* [Provided text]:
======

C3 AI Documentation Home

Agent Evaluation - Getting Started

This tutorial walks you through an end to end agent evaluation: from setting up your data, to analyzing results and comparing runs in the UI. After completing this tutorial, you will know how to create datasets, run experiments against an agent, inspect per-test-case metric results, and use the Compare Runs view to identify regressions.

Prerequisites

Before you start:

  • Access to a C3 environment (SNE, MNE, or shared environment).
  • At least one GenaiCore.Agent exists in the tenant, or you have a valid agent ID. If you need to create an agent, see Creating an Agent from a Template or Creating an Agent from Scratch.
  • The py-deepeval runtime is available in your environment (required for dataset loading from content).
  • Access to C3 JupyterLab or a similar Python notebook environment connected to your C3 app.

1. Set up data using Python

Experiments, metrics, and runs are created using Python. Datasets can be created either from Python or directly in the UI (see Create Dataset from UI below). Before you open the UI, use a Python notebook or script to call the Agent Evaluation API and set up the data you want to evaluate. For a complete working reference, open the hydrate_agent_eval_test_data.py notebook in your C3 JupyterLab environment.

Your setup needs to:

  1. Create one or more datasets. A dataset is a versioned collection of test cases. Structured test cases require an input field (the question or prompt); all other fields such as expectedOutput are optional. Unstructured test cases are flexible JSON with no required fields. You upload these from a CSV or JSON file using GenaiCore.Eval.Dataset.load().

======

* [Exercise materials]:
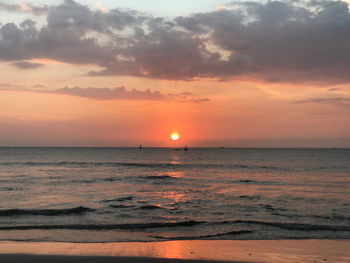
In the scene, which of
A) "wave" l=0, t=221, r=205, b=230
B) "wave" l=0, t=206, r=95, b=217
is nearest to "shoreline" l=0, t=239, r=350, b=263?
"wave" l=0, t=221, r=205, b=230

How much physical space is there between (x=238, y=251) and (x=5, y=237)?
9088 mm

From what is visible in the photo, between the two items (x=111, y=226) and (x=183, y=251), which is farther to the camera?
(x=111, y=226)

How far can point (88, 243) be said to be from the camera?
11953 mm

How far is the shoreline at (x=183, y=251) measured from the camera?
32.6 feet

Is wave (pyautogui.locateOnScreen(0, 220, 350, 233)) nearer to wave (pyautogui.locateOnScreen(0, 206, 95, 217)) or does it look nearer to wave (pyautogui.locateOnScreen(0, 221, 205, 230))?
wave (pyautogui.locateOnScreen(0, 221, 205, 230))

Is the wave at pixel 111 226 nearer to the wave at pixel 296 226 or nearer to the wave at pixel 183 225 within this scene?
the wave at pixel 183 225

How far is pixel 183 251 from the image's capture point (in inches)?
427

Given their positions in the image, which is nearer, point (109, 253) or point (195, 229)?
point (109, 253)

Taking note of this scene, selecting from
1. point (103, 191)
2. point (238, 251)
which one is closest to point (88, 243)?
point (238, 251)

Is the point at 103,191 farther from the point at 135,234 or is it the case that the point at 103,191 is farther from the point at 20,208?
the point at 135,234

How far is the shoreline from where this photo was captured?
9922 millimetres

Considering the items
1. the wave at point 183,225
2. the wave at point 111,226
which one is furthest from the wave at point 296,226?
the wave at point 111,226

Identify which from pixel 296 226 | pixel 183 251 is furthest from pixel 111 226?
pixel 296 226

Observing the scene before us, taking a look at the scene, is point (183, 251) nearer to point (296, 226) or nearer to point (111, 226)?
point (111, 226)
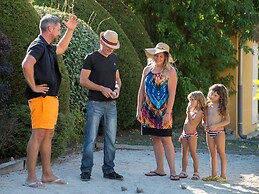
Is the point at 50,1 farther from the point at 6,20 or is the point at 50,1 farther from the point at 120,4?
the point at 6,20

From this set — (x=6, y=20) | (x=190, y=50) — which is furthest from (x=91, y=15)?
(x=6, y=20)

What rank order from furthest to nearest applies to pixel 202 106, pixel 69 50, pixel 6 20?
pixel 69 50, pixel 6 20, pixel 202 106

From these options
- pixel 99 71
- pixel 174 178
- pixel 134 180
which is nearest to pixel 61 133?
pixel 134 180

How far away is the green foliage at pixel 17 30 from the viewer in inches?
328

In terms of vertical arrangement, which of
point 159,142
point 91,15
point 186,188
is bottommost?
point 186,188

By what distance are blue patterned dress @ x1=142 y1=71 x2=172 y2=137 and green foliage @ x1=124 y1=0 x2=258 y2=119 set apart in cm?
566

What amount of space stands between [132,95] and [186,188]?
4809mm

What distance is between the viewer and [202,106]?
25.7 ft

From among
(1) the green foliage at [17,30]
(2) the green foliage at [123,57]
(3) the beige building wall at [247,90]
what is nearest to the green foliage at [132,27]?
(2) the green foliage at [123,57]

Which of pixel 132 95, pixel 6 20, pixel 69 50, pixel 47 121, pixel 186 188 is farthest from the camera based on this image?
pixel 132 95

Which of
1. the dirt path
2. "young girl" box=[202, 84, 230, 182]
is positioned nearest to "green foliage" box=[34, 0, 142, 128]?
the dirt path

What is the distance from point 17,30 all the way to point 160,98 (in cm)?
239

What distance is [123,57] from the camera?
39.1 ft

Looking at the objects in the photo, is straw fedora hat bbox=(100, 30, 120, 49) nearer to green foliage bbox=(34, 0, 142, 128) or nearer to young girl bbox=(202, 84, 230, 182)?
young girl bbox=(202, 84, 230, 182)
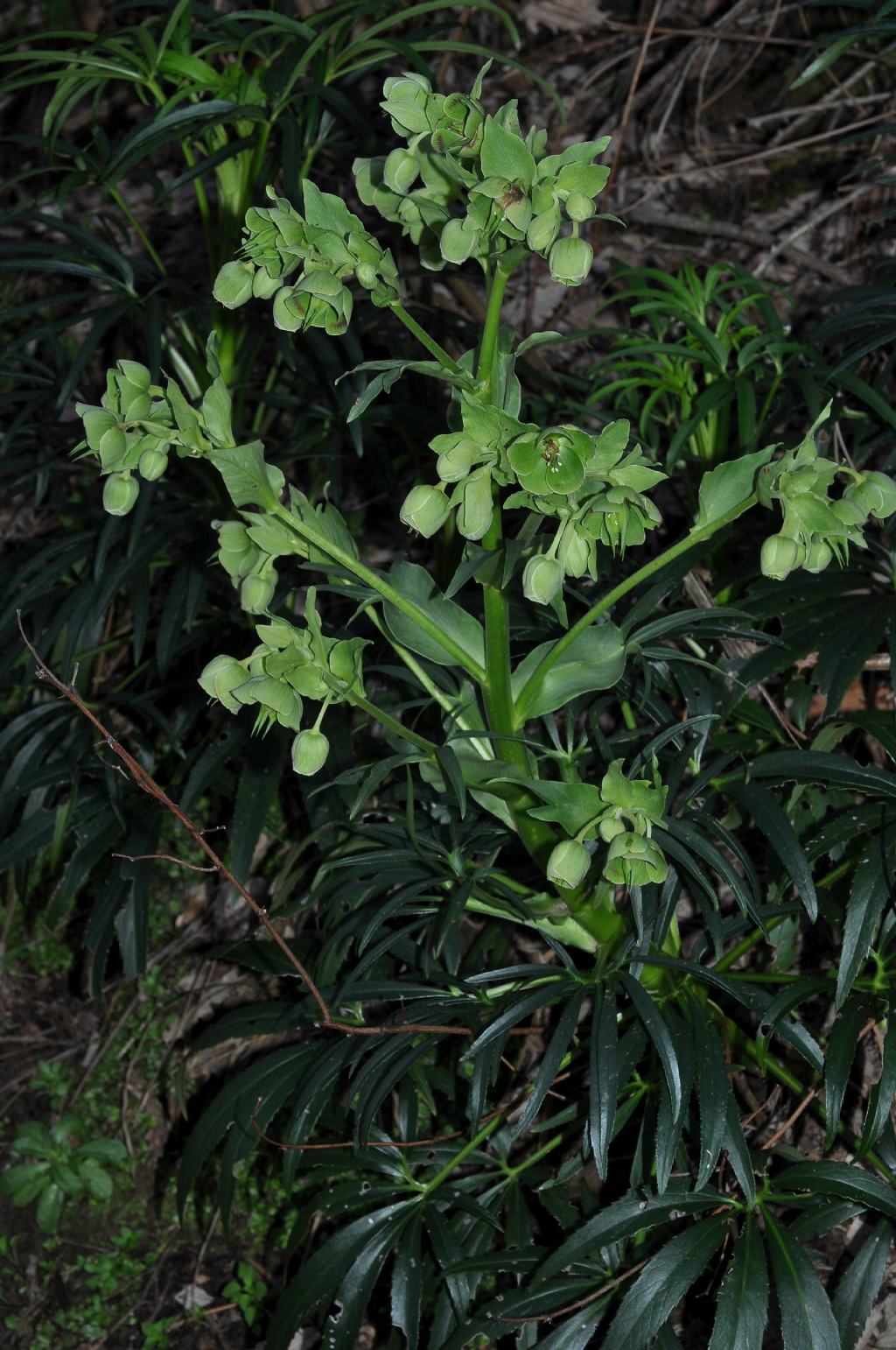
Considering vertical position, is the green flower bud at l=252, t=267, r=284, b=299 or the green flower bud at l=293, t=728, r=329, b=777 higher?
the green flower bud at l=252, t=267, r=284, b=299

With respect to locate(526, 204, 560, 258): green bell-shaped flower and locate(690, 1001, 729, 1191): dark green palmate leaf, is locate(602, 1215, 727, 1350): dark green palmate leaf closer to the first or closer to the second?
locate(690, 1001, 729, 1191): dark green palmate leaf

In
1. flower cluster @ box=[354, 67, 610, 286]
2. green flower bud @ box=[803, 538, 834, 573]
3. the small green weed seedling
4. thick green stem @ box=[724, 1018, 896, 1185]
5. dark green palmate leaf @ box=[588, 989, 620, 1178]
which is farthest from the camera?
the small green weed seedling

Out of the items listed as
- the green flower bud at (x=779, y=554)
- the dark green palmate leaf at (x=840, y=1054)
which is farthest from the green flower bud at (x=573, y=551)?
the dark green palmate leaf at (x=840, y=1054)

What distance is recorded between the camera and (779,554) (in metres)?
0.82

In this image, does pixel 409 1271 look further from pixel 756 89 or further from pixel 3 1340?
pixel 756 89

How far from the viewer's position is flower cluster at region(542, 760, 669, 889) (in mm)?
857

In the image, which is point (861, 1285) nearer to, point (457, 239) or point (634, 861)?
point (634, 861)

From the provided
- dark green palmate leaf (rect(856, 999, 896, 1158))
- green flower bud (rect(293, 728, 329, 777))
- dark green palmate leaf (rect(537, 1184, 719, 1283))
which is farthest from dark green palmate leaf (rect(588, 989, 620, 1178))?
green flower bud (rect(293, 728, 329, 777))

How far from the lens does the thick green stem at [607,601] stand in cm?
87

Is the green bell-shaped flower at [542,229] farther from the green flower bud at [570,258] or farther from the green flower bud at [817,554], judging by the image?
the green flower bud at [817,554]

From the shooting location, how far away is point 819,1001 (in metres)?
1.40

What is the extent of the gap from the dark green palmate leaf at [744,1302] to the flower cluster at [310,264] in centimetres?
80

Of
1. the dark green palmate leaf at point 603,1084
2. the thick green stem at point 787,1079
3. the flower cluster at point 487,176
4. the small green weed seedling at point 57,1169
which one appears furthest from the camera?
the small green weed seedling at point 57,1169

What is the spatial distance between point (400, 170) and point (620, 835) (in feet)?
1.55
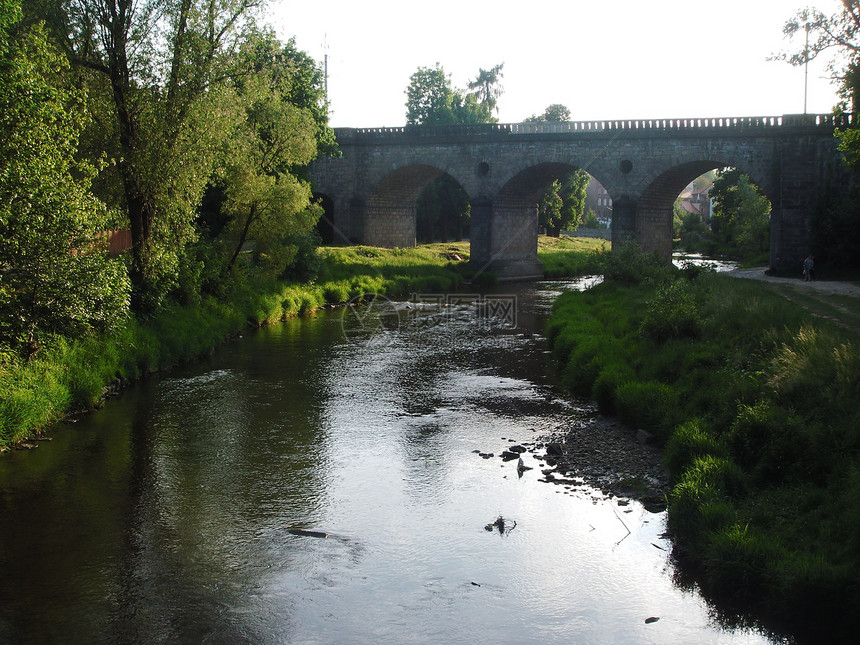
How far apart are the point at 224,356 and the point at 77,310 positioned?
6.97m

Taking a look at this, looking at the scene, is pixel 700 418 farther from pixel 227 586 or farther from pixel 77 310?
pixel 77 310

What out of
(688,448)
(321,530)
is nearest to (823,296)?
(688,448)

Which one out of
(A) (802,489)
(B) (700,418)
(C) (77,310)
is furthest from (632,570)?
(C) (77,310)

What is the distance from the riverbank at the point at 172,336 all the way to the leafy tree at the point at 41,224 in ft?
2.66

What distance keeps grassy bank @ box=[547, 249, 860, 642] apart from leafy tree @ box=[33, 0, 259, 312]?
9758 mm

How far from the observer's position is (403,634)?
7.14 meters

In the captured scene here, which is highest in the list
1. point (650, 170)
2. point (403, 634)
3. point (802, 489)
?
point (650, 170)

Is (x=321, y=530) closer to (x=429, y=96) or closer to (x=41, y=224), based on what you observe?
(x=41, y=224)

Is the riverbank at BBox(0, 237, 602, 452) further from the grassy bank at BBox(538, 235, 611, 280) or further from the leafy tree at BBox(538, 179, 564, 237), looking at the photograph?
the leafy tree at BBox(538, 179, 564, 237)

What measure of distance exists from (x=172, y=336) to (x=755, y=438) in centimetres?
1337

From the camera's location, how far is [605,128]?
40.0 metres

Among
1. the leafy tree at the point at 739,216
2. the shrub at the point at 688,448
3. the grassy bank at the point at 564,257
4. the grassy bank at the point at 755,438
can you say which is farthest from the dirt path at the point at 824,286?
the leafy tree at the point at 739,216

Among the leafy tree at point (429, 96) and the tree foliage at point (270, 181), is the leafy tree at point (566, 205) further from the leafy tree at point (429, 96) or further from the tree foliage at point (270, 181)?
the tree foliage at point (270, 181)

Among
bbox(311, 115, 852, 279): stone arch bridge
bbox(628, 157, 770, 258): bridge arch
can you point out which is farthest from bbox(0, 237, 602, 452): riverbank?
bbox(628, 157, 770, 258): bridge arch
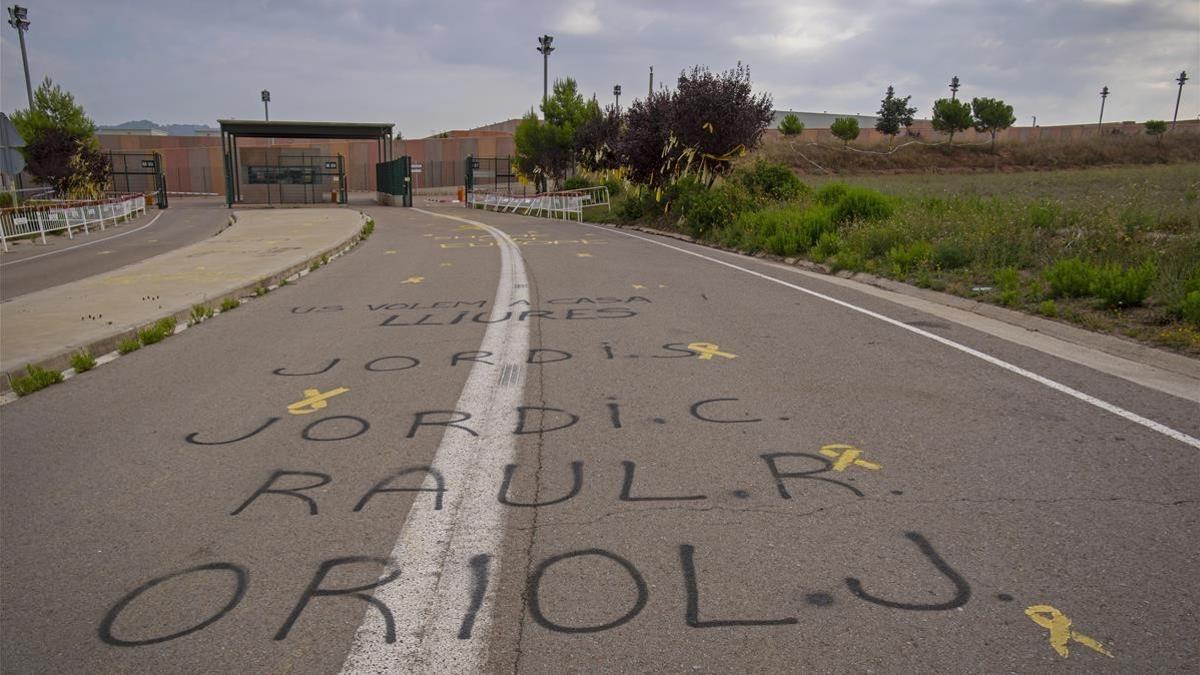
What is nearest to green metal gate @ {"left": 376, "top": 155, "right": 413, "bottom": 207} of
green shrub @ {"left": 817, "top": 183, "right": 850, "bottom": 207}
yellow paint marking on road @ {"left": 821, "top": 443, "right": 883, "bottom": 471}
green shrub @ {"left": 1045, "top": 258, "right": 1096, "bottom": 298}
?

======

* [Task A]:
Transcribe the rows from the line containing "From the camera's" through the last line of the rows, including both, and leave out the picture line.
* [Task B]:
Pick up the agent evaluation tutorial where it ends and continue writing it.

* [Task result A]:
From the camera's location, how far is [605,128]?
40.0 metres

Among
1. the leafy tree at the point at 739,216
2. the shrub at the point at 688,448
3. the grassy bank at the point at 564,257
4. the grassy bank at the point at 755,438
can you say which is farthest from the dirt path at the point at 824,286?
the leafy tree at the point at 739,216

Among the leafy tree at point (429, 96) and the tree foliage at point (270, 181), is the leafy tree at point (566, 205) further from the leafy tree at point (429, 96) or further from the tree foliage at point (270, 181)?
the tree foliage at point (270, 181)

Among
bbox(311, 115, 852, 279): stone arch bridge
bbox(628, 157, 770, 258): bridge arch
can you point out which is farthest from bbox(0, 237, 602, 452): riverbank?
bbox(628, 157, 770, 258): bridge arch
What is nearest to green metal gate @ {"left": 376, "top": 155, "right": 413, "bottom": 207} of
green shrub @ {"left": 817, "top": 183, "right": 850, "bottom": 207}
yellow paint marking on road @ {"left": 821, "top": 443, "right": 883, "bottom": 471}
green shrub @ {"left": 1045, "top": 258, "right": 1096, "bottom": 298}
?

* [Task result B]:
  2. Define metrics. A metric is a quantitative measure used to evaluate agent performance, outputting a score (and reasoning) to determine whether the output meets a specific quality threshold. You can use built-in DeepEval metrics (GenaiCore.Eval.Metric.DeepEval), built-in rubric metrics (GenaiCore.Eval.Metric.Rubric), or write a custom Python function using GenaiCore.Eval.Metric.NativePy.

  3. Create an experiment. An experiment is a high-level grouping for evaluating how well an agent performs for a use case. It is composed of datasets (made up of test cases for that use case) and metrics to evaluate the performance. Create one using GenaiCore.Eval.Experiment and run it multiple times to track changes over time.

  4. Run the experiment against your agent. Once the experiment is set up with its datasets and metrics, call experiment.run() to execute it, specifying the agent to evaluate. This sends each test-case input to your agent, captures the output, scores it with the experiment's metrics, and stores the results. One run is created per dataset, giving you a snapshot of agent quality at that point in time.

For a complete working reference, open the hydrate_agent_eval_test_data.py notebook in your C3 JupyterLab environment. It walks through all four steps using the GenaiCore.Eval API.

2. Open Agent Evaluation UI

  1. Open C3 AI Studio in your browser.
  2. In the left sidebar, expand Agents.
  3. Select Evaluation.

The Experiments page opens by default.

3. Explore datasets

Select the Datasets tab to see all available datasets. Each row is a dataset your script created.

ColumnWhat it shows
NameDataset name. Stable across versions.
DescriptionHuman-readable description.
ExamplesNumber of test cases in this version.
TagsAny tags you assigned when creating the dataset.
VersionVersion number (starts at 1, increments on each update).
Created / Last UpdatedRelative timestamps.

AgentEval Dataset

Inspect a dataset

Select any dataset row to open its detail page. The detail page has three tabs.

Testcases tab: Lists every test case in the dataset. The table displays whatever fields the test case contains — for structured test cases this can be any combination of fields (such as input, expectedOutput, context, expectedTools), and for unstructured test cases it displays the JSON data. Select any row to open a side panel showing all fields of the test case along with any additional metadata.

Recommended Metrics tab: Shows which metrics are recommended for this dataset. This reflects the metrics you associated with the dataset when you created it.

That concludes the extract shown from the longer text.